School of Psychology and Psychiatry, Faculty of Medicine Nursing & Health Sciences, Monash University, Clayton, VIC 3800, Australia.
Neurobiol Dis. 2013 Mar;51:82-92. doi: 10.1016/j.nbd.2012.10.001. Epub 2012 Oct 13.
We investigated two measures of neural integrity, T1-weighted volumetric measures and diffusion tensor imaging (DTI), and explored their combined potential to differentiate pre-diagnosis Huntington's disease (pre-HD) individuals from healthy controls. We applied quadratic discriminant analysis (QDA) to discriminate pre-HD individuals from controls and we utilised feature selection and dimension reduction to increase the robustness of the discrimination method. Thirty six symptomatic HD (symp-HD), 35 pre-HD, and 36 control individuals participated as part of the IMAGE-HD study and underwent T1-weighted MRI, and DTI using a Siemens 3 Tesla scanner. Volume and DTI measures [mean diffusivity (MD) and fractional anisotropy (FA)] were calculated for each group within five regions of interest (ROI; caudate, putamen, pallidum, accumbens and thalamus). QDA was then performed in a stepwise manner to differentiate pre-HD individuals from controls, based initially on unimodal analysis of motor or neurocognitive measures, or on volume, MD or FA measures from within the caudate, pallidum and putamen. We then tested for potential improvements to this model, by examining multi-modal MRI classifications (volume, FA and MD), and also included motor and neurocognitive measures, and additional brain regions (i.e., accumbens and thalamus). Volume, MD and FA differed across the three groups, with pre-HD characterised by significant volumetric reductions and increased FA within caudate, putamen and pallidum, relative to controls. The QDA results demonstrated that the differentiation of pre-HD from controls was highly accurate when both volumetric and diffusion data sets from basal ganglia (BG) regions were used. The highest discriminative accuracy however was achieved in a multi-modality approach and when including all available measures: motor and neurocognitive scores and multi-modal MRI measures from the BG, accumbens and thalamus. Our QDA findings provide evidence that combined multi-modal imaging measures can accurately classify individuals up to 15 years prior to onset when therapeutic intervention is likely to have maximal effects in slowing the trajectory of disease development.

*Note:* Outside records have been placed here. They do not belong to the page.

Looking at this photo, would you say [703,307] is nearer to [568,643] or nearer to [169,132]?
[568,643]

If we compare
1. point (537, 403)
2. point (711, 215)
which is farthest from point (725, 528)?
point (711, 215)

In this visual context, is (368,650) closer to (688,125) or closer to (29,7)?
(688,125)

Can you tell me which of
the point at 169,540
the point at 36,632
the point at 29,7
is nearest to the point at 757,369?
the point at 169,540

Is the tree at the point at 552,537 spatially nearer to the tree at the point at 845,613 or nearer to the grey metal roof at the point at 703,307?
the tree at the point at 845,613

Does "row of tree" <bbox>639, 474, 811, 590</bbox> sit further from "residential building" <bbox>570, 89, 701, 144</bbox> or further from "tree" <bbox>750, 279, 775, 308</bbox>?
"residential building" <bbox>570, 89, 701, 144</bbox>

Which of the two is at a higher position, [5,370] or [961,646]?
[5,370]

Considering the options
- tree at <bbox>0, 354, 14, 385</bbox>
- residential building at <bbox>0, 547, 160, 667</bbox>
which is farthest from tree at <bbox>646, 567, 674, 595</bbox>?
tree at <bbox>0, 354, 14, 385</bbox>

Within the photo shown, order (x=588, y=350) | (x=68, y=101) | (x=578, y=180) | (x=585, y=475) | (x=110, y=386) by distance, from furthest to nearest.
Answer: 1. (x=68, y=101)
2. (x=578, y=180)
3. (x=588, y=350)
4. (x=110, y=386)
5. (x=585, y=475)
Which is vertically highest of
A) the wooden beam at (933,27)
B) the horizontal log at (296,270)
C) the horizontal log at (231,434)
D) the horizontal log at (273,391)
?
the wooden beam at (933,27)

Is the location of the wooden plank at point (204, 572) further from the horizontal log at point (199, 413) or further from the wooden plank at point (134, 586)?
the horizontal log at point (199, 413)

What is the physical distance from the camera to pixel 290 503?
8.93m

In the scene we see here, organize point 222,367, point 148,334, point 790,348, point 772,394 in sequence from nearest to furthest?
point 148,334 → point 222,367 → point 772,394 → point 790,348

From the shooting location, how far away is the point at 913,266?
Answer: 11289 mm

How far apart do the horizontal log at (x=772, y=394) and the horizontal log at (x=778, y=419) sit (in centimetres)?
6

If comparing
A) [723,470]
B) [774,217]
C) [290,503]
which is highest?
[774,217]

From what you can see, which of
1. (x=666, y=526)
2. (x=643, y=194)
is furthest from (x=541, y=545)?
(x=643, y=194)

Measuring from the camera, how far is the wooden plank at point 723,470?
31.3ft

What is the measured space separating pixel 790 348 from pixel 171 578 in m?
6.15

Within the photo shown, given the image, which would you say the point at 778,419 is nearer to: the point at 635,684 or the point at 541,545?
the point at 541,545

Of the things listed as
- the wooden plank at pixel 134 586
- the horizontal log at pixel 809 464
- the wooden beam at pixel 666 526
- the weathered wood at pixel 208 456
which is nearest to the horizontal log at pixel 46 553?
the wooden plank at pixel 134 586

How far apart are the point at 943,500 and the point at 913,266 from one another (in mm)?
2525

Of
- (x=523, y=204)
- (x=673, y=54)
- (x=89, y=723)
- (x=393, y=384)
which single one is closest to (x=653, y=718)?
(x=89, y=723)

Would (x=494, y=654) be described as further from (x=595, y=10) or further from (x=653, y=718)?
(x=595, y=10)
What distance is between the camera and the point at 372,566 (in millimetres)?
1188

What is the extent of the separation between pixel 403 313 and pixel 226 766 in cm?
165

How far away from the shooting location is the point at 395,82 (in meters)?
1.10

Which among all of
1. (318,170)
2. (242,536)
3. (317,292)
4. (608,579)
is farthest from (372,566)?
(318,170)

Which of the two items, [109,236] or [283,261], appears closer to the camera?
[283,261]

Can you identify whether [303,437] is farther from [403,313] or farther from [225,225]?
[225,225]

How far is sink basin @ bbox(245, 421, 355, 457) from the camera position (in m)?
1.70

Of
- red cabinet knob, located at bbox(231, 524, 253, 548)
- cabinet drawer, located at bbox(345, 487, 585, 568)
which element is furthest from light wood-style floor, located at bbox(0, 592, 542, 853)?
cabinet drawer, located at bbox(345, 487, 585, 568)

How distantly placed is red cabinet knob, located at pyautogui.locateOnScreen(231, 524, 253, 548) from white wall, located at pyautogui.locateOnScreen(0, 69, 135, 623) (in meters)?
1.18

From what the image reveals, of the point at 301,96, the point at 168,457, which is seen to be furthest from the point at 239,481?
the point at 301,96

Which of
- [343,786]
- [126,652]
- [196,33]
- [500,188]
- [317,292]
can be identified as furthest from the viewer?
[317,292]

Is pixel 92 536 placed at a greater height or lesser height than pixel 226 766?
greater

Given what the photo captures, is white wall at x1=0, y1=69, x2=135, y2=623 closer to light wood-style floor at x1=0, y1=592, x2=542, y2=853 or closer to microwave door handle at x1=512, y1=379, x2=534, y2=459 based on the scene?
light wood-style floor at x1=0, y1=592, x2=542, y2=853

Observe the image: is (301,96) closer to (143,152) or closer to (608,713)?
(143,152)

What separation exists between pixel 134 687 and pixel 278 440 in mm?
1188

我们研究了两种神经完整性的测量方法,即 T1 加权体积测量和弥散张量成像(DTI),并探索了它们联合应用于区分预诊断亨廷顿病(pre-HD)个体与健康对照者的潜力。我们应用二次判别分析(QDA)来区分 pre-HD 个体与对照组,并利用特征选择和降维来增加判别方法的稳健性。36 名有症状的 HD(symp-HD)患者、35 名 pre-HD 患者和 36 名健康对照者作为 IMAGE-HD 研究的一部分,接受了 T1 加权 MRI 和 DTI 检查,使用 Siemens 3T 扫描仪。在 5 个感兴趣区域(ROI;尾状核、壳核、苍白球、伏隔核和丘脑)内计算每个组的体积和 DTI 测量值[平均弥散度(MD)和分数各向异性(FA)]。然后,我们逐步进行 QDA,根据运动或神经认知测量的单模态分析,或基于尾状核、苍白球和壳核内的体积、MD 或 FA 测量值,来区分 pre-HD 个体与对照组。然后,我们通过检查多模态 MRI 分类(体积、FA 和 MD),以及纳入运动和神经认知测量值以及额外的脑区(即伏隔核和丘脑),来测试该模型的潜在改进。体积、MD 和 FA 在三组之间存在差异,与对照组相比,pre-HD 特征为尾状核、壳核和苍白球体积显著减少,FA 增加。QDA 结果表明,当使用基底节(BG)区域的体积和弥散数据集时,pre-HD 与对照组的区分非常准确。然而,在多模态方法中,当包括所有可用的测量值(运动和神经认知评分以及来自 BG、伏隔核和丘脑的多模态 MRI 测量值)时,实现了最高的判别准确性。我们的 QDA 结果提供了证据,表明联合多模态成像测量值可以在发病前 15 年内准确地对个体进行分类,此时治疗干预可能会最大限度地减缓疾病发展的轨迹。